Items from a dataset:
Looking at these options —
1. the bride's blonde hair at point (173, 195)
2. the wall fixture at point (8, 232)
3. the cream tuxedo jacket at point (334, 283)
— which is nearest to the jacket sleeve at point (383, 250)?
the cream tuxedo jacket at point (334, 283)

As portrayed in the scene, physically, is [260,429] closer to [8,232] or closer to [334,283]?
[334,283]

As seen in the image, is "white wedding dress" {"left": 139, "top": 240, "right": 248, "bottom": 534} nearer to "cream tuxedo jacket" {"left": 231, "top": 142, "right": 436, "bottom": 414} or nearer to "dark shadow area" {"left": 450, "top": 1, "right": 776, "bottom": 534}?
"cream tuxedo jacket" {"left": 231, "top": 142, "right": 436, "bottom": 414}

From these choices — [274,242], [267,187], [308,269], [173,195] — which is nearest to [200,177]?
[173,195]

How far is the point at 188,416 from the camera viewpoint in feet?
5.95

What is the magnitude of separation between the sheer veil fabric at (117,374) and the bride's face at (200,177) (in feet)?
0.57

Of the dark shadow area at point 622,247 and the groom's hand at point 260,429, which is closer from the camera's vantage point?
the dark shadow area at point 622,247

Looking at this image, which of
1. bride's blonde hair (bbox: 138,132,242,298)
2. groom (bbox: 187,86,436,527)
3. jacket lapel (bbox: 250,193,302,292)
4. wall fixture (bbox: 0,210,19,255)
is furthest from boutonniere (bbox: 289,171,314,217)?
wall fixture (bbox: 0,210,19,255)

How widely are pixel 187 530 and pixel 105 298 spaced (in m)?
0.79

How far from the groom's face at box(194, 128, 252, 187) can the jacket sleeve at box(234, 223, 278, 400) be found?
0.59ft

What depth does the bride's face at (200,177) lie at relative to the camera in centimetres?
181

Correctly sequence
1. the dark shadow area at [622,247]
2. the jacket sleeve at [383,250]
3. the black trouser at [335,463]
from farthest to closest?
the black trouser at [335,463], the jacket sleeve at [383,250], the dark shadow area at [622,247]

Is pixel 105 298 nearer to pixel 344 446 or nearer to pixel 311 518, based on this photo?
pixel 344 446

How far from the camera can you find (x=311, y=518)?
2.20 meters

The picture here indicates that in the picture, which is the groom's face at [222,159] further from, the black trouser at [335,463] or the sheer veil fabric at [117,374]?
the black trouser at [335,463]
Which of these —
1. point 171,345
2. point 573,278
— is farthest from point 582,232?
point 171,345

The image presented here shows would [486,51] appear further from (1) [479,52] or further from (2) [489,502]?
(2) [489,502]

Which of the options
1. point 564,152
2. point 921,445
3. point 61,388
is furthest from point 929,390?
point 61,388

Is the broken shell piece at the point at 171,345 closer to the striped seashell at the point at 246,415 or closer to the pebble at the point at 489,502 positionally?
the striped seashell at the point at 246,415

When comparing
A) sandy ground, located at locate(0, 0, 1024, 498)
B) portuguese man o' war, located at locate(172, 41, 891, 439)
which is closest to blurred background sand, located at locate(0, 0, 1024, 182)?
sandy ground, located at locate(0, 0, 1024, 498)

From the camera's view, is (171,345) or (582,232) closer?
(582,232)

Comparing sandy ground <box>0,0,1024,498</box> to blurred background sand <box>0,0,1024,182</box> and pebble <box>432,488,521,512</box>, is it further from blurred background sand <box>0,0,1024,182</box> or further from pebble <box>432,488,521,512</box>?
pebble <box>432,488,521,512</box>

**Task description**
Display every line in the items above that contains the string "this".

**Written answer**
Looking at this image, which of
Is pixel 105 298 nearer to pixel 344 446 or nearer to pixel 311 518, based on this photo?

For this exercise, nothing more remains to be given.